Simply, credits are the currency for creating documents on Creodocs. Credits are purchased for money and spent on creating documents. All credits have a finite lifetime and will expire if they are not used in time. This icon is used as shorthand for credits: .

Purchasing Credits & Expiry

The Pricing page allows you to purchase credits. All credits expire after 2 years to allow ample time to make use of purchases. Discounts apply for large purchases of credits—currently, each block of credits purchased results in a further 0% discount applied on the base price ($/credit) for further credits purchased. The average cost per credit is indicated below the purchase price on the Pricing page.

You can purchase multiple sets of credits and credits that expire soonest are always used first. This allows you to manage your spend based on available budget and expected usage.

Why Credits? Why Not Dollars or Subscriptions?

Credits may seem like a dark pattern of obfuscating cost and adding unnecessary complication. This is certainly not the intention and this section aims to explain why credits are a good system for you and for Creodocs.

The price to create individual documents on Creodocs is on the order of cents and there is no reliable method for charging such small amounts directly, therefore, either an account crediting system or a subscription model is required.

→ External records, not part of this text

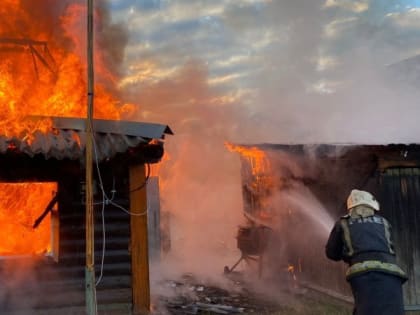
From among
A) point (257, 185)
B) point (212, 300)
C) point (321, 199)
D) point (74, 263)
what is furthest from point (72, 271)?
point (257, 185)

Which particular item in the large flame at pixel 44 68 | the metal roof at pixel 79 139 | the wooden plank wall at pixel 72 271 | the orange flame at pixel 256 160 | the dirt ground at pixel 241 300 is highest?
the large flame at pixel 44 68

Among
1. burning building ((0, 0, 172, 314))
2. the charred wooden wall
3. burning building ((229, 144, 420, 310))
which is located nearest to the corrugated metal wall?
burning building ((229, 144, 420, 310))

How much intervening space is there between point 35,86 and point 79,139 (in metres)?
1.73

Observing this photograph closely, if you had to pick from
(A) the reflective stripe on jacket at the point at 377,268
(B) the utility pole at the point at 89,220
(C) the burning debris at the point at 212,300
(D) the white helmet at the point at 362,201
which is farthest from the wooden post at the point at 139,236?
(A) the reflective stripe on jacket at the point at 377,268

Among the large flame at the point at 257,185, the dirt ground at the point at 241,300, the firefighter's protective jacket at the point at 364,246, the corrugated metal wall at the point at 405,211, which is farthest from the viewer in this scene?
the large flame at the point at 257,185

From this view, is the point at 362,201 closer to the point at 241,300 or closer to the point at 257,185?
the point at 241,300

Crediting accounts with dollars directly would make for unintuitive remaining balances and prices, where a document cost of $0.06 and remaining balance of $4.78 requires the use of a calculator to determine how many documents you can create. Whole numbers, as with credits, simplify this to 1 credit makes 1 document. Another important consideration is that dollar balances disallow discounting for bulk buying, at least, not without disassociating amount credited from the price paid, at which point you have an unintuitive credit system where $200 paid in gives you $300 in credit.

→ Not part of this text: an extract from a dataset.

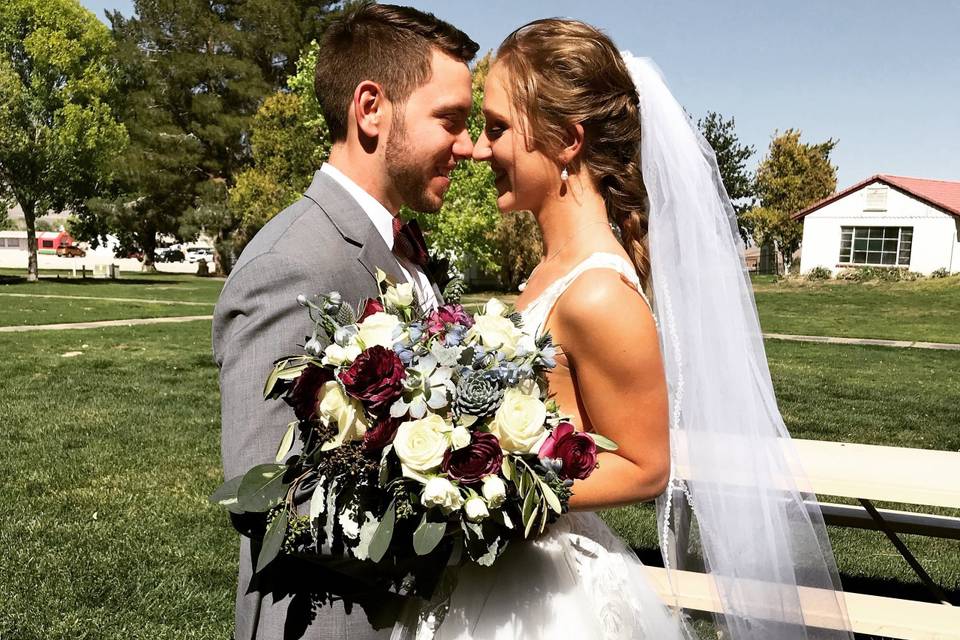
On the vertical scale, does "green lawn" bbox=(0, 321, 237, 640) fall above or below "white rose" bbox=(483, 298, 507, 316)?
below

Alternatively, a subscription model allows recurring payments for fixed or unlimited numbers of documents to be produced over specific time scales. However, subscriptions are ultimately bad for the consumer and don't adequately support users with low workloads. The expiring credit system already provides the benefits of a subscription by allowing you to maintain a constant pool of credits that are purchased on a schedule of 2 years any time before the previous set expires. This comes without lock-in for fixed terms as with many subscriptions and if you are unhappy with the product, you can walk away at any time by letting your credits expire without having to continue paying or going through the hassle of cancelling your subscription.